In termini concreti, come indicato dal Presidente del Consiglio Giuseppe Conte al summit di Zagabria lo scorso maggio (unico tra i leader presenti a sollevare il tema), l’Europa deve innanzitutto accelerare sulla liberalizzazione dei visti d’ingresso. Il differente trattamento riservato al Kosovo rispetto al resto della regione non è più giustificabile, anche considerata l’esigua dimensione del Paese (1,8 milioni di abitanti). Accertato dalla Commissione che il Kosovo presenta tutti i necessari presupposti, la questione appare non più tecnica, bensì squisitamente politica.
7. L'Italia, quale interlocutore privilegiato tanto di Pristina quanto di Belgrado, ha un importante ruolo da svolgere in ambito europeo e bilaterale.
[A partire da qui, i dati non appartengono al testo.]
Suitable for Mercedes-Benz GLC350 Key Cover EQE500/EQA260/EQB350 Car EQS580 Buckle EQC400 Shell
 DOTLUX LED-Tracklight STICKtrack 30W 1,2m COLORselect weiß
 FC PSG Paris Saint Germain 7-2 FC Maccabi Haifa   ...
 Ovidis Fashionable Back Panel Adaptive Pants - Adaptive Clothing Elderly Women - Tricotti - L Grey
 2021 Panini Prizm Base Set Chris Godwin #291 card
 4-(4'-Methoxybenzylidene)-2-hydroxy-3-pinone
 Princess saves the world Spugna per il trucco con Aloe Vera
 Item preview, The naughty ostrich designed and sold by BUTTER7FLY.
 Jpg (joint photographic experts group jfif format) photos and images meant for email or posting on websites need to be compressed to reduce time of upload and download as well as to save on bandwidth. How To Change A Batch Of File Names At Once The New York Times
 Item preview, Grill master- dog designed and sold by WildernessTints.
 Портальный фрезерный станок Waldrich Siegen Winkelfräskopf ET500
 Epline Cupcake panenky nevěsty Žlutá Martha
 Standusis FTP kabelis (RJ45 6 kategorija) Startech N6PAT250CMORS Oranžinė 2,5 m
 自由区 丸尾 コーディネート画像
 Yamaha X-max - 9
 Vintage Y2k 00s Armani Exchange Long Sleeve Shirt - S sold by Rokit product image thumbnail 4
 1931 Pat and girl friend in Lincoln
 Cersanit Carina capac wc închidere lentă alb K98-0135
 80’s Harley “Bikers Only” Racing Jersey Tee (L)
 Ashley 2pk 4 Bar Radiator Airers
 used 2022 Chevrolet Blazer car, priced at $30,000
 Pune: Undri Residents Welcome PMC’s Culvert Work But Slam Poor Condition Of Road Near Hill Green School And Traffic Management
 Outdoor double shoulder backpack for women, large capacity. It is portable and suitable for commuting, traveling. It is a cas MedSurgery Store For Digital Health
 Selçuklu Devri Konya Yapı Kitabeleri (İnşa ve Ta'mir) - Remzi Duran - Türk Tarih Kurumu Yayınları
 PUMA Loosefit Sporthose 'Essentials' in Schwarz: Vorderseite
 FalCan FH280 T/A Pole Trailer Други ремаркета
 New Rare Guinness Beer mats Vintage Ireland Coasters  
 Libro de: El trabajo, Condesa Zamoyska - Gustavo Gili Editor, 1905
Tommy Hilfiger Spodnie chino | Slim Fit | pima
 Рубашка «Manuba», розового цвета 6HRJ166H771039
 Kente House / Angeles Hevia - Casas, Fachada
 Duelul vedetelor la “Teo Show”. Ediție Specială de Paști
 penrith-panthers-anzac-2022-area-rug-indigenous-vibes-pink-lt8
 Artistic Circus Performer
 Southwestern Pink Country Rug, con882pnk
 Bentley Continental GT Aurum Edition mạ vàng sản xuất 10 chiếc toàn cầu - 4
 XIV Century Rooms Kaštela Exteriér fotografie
Con la tempestiva visita del Ministro Luigi Di Maio in Kosovo a febbraio, all'alba della ripresa del dialogo, abbiamo riaffermato il nostro interesse strategico alla regione, a sostegno dell’azione europea ed in stretto raccordo con Washington. La nostra azione diplomatica è rafforzata dal ruolo dell’Italia in KFOR, attraverso cui fungiamo da garante e cuscinetto tra i due paesi e le due comunità etniche. Tra le responsabilità del Comandante di KFOR figura infatti anche il sostegno al dialogo facilitato con Belgrado, una leva che bene farebbe la UE ad utilizzare con maggiore incisività. Puntiamo intanto ad approfondire i legami bilaterali nei settori economico, culturale ed industriale per agganciare ancor di più il futuro del Kosovo a quello europeo. Il potenziale dell’azione italiana è dimostrato dall'efficace promozione dei contatti operativi tra Pristina e Belgrado sulla risposta al Coronavirus, che continua con positivi risultati pratici da metà aprile 2020. Con il coinvolgimento ed il contributo dell’Italia vi sono tutte le premesse per assicurare che il Kosovo sia fattore di stabilità e progresso per l’intera regione. Sta ora all’Europa cogliere appieno questa opportunità.